:: EXCERPT PROVIDED ::

Pay for Highway Bill Includes Extension of Section 420 Transfer of Excess Funding

As we discussed on the Washington Update call yesterday, Congress is working hard to fund a short term extension to fund the federal highway trust fund, which runs out of money on July 31, 2015.  Discussions are underway for legislation to fund highway and transit programs through December 18, 2015.  There are others in Congress who seek to fund the trust fund through the Presidential election in late 2016, however, there are challenges in this regard to come up with revenue-raisers that will fund the program through November 2016.

Currently, we understand that there could be a vote this week on H.R. 3038 the “Highway and Transportation Funding Act of 2015” which would provide funding for the highway trust fund through December 18, 2015.  Ways and Means Committee Chairman Paul Ryan (R-WI) and Transportation and Infrastructure Committee Chairman Bill Shuster (R-PA) have reportedly reached a deal.  The cost of the short-term funding obligation through December 18th is approximately $8 billion.  Over 60% of the revenue-raisers are from tax-related changes.  One provision, which raises $175 million, is an extension of section 420, which permits excess pension funding of defined benefit plans to be used to pay for retiree health care and retiree life insurance premiums through the end of 2025.  ERIC is very supportive of this provision.

:::
:: SUPPLIED INFORMATION ::

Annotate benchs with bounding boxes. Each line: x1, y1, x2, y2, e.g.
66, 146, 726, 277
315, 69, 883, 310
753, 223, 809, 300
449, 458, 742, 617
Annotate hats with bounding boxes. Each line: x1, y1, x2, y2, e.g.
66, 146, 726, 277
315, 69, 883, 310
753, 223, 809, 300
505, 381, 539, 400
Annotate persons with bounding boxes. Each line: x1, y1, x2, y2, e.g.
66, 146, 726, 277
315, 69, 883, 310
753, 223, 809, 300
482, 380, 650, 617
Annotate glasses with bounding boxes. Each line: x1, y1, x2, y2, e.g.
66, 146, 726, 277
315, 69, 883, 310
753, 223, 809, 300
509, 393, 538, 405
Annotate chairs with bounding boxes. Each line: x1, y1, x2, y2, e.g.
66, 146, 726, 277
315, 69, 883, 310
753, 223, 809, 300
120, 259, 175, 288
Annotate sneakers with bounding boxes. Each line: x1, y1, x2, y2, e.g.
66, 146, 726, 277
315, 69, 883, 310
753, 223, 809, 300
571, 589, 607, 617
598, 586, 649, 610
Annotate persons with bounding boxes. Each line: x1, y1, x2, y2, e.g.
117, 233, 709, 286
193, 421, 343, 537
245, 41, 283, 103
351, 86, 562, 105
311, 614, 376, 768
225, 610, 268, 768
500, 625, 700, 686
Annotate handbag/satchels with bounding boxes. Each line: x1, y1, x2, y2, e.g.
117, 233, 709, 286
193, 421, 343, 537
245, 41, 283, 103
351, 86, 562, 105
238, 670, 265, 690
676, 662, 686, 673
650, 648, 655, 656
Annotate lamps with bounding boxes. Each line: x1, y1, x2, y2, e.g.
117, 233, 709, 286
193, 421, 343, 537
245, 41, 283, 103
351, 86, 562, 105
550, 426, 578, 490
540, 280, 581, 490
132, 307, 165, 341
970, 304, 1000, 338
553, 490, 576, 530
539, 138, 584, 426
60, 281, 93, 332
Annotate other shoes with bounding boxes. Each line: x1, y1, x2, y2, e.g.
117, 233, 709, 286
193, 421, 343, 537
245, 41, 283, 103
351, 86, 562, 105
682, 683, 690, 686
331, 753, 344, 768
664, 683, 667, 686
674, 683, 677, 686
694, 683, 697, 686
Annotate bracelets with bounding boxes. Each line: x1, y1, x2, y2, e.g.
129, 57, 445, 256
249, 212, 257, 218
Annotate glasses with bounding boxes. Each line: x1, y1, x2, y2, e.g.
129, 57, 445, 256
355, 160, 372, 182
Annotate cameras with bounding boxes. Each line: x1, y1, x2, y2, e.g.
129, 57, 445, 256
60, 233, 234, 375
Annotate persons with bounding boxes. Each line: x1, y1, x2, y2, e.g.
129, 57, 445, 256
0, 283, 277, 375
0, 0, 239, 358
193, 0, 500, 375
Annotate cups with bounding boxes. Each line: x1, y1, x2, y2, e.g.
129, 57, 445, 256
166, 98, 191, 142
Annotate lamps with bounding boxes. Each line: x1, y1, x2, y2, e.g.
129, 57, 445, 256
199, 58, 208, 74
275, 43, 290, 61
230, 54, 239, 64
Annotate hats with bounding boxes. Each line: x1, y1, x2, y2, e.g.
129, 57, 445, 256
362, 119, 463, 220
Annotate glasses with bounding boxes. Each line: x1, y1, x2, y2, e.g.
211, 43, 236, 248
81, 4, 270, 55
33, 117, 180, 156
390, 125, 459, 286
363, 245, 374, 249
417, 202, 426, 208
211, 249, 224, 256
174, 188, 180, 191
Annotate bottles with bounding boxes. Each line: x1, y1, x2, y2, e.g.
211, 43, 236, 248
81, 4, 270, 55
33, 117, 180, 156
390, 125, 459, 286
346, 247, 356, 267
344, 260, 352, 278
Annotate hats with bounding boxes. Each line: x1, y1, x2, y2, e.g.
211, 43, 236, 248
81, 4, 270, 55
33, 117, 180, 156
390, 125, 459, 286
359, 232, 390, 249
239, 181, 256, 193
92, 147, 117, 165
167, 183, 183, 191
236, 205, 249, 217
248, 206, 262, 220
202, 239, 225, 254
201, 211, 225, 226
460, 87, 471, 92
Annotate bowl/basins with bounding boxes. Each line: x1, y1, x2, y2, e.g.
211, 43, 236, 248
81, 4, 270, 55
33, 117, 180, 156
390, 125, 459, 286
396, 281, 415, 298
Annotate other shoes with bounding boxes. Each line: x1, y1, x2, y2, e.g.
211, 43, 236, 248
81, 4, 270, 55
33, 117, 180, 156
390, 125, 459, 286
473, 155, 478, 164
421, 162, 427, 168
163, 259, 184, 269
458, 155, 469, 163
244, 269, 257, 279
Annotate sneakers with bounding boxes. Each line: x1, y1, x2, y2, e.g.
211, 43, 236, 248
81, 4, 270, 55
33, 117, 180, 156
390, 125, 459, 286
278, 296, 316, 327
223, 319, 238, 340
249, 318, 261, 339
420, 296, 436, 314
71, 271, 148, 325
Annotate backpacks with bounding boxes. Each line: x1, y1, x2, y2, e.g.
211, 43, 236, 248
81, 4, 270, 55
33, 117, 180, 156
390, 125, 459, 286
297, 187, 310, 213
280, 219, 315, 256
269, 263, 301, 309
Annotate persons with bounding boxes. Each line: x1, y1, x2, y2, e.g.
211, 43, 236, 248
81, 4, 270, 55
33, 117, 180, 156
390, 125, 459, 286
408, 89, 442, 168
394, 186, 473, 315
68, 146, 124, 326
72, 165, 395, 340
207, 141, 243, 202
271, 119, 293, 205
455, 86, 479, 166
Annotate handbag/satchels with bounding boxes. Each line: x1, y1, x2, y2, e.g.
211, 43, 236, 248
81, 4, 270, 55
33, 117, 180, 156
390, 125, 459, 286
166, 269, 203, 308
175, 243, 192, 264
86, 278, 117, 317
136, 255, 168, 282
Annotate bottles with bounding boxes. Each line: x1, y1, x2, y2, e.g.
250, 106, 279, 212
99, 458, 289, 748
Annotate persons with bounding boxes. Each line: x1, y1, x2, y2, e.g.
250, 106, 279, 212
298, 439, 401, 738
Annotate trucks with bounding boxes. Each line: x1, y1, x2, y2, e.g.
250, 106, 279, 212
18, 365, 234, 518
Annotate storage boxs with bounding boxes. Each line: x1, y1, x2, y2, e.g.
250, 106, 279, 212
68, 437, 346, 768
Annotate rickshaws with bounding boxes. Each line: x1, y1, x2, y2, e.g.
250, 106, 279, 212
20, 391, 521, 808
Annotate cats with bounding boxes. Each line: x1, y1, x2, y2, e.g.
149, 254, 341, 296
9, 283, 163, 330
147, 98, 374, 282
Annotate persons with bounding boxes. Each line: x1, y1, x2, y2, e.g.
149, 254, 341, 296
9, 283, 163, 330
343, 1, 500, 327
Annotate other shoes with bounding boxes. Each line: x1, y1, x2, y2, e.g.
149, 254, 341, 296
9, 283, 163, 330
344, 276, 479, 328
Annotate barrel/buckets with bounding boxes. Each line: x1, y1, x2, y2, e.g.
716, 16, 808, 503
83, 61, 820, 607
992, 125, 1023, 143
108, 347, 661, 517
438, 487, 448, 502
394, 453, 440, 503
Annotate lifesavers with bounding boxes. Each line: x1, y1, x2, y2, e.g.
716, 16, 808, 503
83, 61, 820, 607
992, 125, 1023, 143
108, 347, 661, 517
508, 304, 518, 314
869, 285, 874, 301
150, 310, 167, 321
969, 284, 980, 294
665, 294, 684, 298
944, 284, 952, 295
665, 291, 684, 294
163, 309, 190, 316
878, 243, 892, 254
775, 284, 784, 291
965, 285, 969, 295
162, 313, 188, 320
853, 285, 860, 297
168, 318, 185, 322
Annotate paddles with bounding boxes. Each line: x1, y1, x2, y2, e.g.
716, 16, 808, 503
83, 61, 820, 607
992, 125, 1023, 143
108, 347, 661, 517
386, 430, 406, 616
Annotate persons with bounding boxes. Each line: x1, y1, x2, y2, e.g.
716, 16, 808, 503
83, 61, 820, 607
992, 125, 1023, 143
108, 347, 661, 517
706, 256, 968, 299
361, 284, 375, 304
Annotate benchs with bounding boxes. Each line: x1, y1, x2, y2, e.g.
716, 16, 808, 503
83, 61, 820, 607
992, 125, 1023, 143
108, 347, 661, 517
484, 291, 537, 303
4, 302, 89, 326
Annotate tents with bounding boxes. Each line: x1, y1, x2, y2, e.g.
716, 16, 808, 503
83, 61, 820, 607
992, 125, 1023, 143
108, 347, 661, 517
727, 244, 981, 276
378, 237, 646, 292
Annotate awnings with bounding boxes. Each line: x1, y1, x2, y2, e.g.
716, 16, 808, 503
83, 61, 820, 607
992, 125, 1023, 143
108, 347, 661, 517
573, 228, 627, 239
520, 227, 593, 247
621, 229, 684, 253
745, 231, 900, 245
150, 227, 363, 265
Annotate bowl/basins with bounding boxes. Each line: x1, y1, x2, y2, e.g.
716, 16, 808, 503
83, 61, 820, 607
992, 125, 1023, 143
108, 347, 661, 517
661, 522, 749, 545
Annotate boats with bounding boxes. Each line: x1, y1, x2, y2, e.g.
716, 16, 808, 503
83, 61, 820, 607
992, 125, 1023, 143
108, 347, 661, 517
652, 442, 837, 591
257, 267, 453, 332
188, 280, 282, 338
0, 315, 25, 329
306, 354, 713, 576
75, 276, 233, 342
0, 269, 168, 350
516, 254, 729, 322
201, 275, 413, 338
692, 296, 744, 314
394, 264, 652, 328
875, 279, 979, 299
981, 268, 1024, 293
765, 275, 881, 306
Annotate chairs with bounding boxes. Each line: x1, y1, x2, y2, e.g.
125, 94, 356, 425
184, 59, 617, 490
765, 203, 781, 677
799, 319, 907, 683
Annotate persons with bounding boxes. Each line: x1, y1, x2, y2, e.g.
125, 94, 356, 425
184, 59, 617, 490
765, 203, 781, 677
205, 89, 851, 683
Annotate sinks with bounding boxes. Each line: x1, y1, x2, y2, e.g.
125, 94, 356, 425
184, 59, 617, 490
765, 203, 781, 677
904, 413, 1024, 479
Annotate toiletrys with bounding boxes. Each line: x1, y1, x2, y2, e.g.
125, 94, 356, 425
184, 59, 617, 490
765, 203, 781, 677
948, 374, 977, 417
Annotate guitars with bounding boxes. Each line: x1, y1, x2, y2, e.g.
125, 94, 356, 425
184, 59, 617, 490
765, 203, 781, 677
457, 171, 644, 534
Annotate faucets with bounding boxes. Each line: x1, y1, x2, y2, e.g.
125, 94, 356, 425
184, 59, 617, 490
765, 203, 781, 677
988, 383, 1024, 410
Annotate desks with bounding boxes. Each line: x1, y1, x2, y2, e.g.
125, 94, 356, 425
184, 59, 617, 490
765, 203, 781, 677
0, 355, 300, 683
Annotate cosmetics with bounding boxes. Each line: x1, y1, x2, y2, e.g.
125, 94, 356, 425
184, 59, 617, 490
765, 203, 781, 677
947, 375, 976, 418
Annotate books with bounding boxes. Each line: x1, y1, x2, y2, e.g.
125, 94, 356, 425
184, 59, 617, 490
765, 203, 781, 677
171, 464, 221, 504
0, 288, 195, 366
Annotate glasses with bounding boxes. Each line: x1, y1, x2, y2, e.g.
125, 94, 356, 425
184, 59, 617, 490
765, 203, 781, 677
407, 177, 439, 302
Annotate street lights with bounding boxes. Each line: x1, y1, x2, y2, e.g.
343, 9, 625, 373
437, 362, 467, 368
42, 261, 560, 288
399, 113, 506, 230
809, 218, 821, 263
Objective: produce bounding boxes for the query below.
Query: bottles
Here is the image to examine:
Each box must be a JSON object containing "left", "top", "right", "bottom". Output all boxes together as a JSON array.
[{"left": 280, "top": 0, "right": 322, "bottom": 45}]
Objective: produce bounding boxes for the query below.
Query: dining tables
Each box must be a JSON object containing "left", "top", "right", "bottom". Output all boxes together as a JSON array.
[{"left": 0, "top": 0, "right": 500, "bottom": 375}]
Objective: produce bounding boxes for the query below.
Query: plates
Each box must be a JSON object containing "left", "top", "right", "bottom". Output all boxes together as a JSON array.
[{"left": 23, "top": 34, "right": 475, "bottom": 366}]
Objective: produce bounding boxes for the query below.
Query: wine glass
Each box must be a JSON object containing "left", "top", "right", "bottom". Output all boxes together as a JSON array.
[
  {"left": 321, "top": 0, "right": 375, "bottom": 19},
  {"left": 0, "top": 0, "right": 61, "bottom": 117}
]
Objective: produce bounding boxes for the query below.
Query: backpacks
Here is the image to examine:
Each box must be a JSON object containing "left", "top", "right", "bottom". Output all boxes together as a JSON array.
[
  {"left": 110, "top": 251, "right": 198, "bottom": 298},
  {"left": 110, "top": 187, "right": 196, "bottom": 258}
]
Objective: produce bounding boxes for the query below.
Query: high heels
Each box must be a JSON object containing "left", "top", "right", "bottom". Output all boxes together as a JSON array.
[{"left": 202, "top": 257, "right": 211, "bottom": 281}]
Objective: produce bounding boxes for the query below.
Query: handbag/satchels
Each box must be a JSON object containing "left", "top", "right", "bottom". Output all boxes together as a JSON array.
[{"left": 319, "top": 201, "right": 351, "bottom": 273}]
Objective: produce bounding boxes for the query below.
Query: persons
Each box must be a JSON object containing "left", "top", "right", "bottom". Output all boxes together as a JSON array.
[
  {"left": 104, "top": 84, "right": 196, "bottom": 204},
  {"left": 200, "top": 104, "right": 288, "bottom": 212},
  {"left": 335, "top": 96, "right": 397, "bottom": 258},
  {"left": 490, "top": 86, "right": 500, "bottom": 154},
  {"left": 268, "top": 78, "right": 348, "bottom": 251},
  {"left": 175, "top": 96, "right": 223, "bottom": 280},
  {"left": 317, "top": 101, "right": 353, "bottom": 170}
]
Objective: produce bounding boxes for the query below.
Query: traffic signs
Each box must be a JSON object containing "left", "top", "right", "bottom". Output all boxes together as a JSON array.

:::

TASKS
1. Reproduce the stretch of the highway funding update from "Pay for Highway" through "through November 2016.".
2. Summarize the highway funding update in two sentences.
3. List every person, committee, and other organization named in the highway funding update.
The entries aren't needed for this work.

ANSWERS BY TASK
1.
Pay for Highway Bill Includes Extension of Section 420 Transfer of Excess Funding

As we discussed on the Washington Update call yesterday, Congress is working hard to fund a short term extension to fund the federal highway trust fund, which runs out of money on July 31, 2015.  Discussions are underway for legislation to fund highway and transit programs through December 18, 2015.  There are others in Congress who seek to fund the trust fund through the Presidential election in late 2016, however, there are challenges in this regard to come up with revenue-raisers that will fund the program through November 2016.

2. Congress is working to pass a short-term extension of the federal highway trust fund, which runs out of money on July 31, 2015, and a vote may come on H.R. 3038, which would fund it through December 18, 2015, at a cost of about $8 billion. Over 60% of the revenue-raisers are tax-related, including a $175 million extension of section 420 that lets excess defined benefit pension funding pay for retiree health care and retiree life insurance premiums through the end of 2025, a provision ERIC strongly supports.

3.
Congress
Ways and Means Committee
Paul Ryan
Transportation and Infrastructure Committee
Bill Shuster
ERIC